(Reading text)
/---
Rick Prelinger and Megan Shaw visited for lunch earlier in the week and gave us a preview of the very interesting presentation they made later that day about the SF-based Prelinger Library . Beginning in the 70s Rick started collecting film and video that no one else seemed to want — industrials (e.g. GM’s worldfair and auto show films), educational films (think “how to be popular”, “how to be a good citizen” and how to make the perfect jelly), and filmed advertisements to be shown in movie theaters and early TV. Rick’s contention, as the first serious media archaeologist, was that these films that no one intended to be saved or seen again — ephemeral films — often provided much more insight about howsociety has evolved in the twentieth century than the big budget hollywood films which tend to be more self-conscious and indirect.
Below are a few clips from some of my favorites. the clip from “A Date With Your Family” contains one of the scariest moments i’ve ever encountered in film, when at the end of the clip, the narrator remarks as “father” returns from his day at the office . . . . that “these boys greet their dad AS THOUGH they are genuinely glad to see him, AS THOUGH they had really missed being away from him during the day . . . ” In the second clip, “A Young Man’s Fancy,” the daughter in a pensive mood says “I was just thinking” and the mother says incredulously, “thinking?” as if that’s the most outlandish thing she can imagine her daughter doing.

A few years ago, the Library of Congress, recognizing the inestimable value of Rick’s collection, bought the whole kit and caboodle. Since then, Rick and his partner, Megan Shaw have turned their attention to print, building a library of unusual books, periodicals and print ephemera; e.g. an invaluable collection of ESSO’s state maps from the fities that favors serendipitous browsing and remix. (the cover of the ESSO map below depicts a young boy being introduced by his dad to the wonders of nuclear fusion).
The following is from the description on the library’s website:

Though libraries live on (and are among the least-corrupted democratic institutions), the freedom to browse serendipitously is becoming rarer. Now that many research libraries are economizing on space and converting print collections to microfilm and digital formats, it’s becoming harder to wander and let the shelves themselves suggest new directions and ideas. Key academic and research libraries are often closed to unaffiliated users, and many keep the bulk of their collections in closed stacks, inhibiting the rewarding pleasures of browsing. Despite its virtues, query-based online cataloging often prevents unanticipated yet productive results from turning up on the user’s screen. And finally, much of the material in our collection is difficult to find in most libraries readily accessible to the general public.

essoephemera.jpg schoolexecmag.jpg

While listening to Rick and Megan’s talk i had a minor AHA moment. a lot of our skepticism and concern about Google centers on the inherent dangers of a private company being entrusted with the care and feeding of our increasingly digitize culture. When Rick and Megan showed the cover of School Executives, a journal from the 40s, which featured an article on the value of teachers toting guns to enforce classroom discipline, i realized that Google’s digitization efforts focus entirely on codex books (maybe to be extended to periodicals that libraries have bothered to store). but the invaluable materials that might be called “print-based” ephemera — pamphlets, marketing materials, off-beat journals, zines etc. — will be absent in the future. The sad thing about this, as we know from Rick’s ephemeral film collection, is that often these pieces that were never meant to survive tell us more about how our culture evolved and how we’ve ended up where we are, than many self-conscious efforts conceived with permanence in mind.
\---
(Objective)
Answer these questions using the Prelinger Library text:
(a) Beginning in which decade did Rick start collecting film and video?
(b) Which institution bought his whole film collection?
(c) What article was featured in the School Executives journal shown during the talk?

(Spatial reasoning records)
/---
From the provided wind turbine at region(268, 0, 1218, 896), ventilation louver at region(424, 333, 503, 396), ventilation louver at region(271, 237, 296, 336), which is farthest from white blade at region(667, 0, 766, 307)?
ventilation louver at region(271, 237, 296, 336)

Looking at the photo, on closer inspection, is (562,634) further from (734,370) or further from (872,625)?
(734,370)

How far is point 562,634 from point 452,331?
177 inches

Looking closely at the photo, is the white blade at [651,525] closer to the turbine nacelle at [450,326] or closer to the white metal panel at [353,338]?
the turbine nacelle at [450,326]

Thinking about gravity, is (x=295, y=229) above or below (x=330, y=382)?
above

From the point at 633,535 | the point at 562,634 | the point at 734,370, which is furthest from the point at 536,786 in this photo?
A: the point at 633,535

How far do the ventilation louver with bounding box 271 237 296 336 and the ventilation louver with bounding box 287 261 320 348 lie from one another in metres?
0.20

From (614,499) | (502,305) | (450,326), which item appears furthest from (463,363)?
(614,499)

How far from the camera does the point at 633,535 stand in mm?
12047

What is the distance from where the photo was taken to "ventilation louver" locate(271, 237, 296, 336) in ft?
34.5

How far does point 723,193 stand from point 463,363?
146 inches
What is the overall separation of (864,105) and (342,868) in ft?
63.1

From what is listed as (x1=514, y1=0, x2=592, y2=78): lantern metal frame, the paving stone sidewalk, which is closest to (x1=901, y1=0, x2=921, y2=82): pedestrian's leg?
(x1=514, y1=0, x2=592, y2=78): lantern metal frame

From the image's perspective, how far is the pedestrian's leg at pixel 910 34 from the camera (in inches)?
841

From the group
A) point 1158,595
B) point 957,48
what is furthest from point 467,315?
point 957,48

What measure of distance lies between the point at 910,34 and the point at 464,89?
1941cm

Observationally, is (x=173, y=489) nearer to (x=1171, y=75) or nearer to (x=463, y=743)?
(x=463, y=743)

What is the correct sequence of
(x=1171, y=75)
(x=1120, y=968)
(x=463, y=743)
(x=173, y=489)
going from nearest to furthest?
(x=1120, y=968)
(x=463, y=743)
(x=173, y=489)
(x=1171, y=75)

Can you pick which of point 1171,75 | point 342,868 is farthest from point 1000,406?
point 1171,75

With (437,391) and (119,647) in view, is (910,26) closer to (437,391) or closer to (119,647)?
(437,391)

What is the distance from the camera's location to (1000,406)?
\---
(Answer)
(a) The 70s.
(b) The Library of Congress.
(c) An article on the value of teachers toting guns to enforce classroom discipline.